═════ TEXT TO READ ═════

Converting WordPress Export File to Hugo

I have written on the Hugo static site generator here. Now I have written a migration program in the Go programming language to convert from WordPress export format to Hugo format. This program wp2hugo.go is in GitHub. It can be freely downloaded and does not need any further dependencies, except, of course, Go. The Go software is in Arch Linux or Ubuntu.

To convert a blog from WordPress you have to create an export file.

If the blog is not too voluminous one downloads a single XML-file which contains all posts and pages. If the blog in question is larger then you will receive an e-mail from WordPress.com that you can download a ZIP which contains two or more XML files in them. If you have such a ZIP-file, then unpack it, for example by using p7zip. Then run

go run wp2hugo.go XML1 XML2 ...

═════ RECORDS SHOWN ═════

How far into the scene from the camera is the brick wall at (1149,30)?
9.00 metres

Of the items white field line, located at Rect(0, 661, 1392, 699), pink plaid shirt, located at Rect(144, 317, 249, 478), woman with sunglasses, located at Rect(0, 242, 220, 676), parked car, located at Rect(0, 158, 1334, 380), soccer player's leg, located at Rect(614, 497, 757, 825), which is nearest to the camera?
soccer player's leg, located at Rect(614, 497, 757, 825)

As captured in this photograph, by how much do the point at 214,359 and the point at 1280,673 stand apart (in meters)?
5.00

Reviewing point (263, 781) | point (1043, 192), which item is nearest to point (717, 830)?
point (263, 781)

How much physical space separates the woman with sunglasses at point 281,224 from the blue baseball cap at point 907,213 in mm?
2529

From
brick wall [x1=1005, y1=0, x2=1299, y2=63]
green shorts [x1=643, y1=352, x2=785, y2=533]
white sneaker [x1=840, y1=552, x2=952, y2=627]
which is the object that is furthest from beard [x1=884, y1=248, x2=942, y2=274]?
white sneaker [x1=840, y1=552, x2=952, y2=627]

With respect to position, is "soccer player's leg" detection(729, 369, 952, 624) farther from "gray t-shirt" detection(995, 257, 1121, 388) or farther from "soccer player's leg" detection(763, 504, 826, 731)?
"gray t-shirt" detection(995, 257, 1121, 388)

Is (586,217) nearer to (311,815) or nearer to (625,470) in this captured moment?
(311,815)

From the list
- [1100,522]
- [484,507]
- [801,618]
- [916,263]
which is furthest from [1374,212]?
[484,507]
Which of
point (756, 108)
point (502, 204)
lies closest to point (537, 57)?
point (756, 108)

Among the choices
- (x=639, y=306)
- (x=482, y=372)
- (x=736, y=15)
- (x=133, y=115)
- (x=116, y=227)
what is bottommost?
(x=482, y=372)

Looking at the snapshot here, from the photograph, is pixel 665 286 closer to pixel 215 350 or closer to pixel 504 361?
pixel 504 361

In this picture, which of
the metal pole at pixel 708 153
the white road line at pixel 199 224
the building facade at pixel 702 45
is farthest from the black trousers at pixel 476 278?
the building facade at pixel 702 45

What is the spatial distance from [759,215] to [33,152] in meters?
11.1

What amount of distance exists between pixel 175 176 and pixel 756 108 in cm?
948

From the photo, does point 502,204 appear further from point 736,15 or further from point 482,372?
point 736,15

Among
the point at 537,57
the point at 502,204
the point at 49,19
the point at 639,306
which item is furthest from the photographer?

═════

### WHAT IS REQUIRED:
In two sentences, what does the post on converting WordPress exports to Hugo say? The records aren't needed for anything here.

### RESPONSE TO THIS TASK:
The author wrote a Go program, wp2hugo.go, which is available on GitHub and converts a WordPress export file to Hugo format without needing any dependencies beyond Go. A small blog exports as a single XML file, while a larger one comes as a downloadable ZIP of two or more XML files, which you unpack and then pass to the program with "go run wp2hugo.go".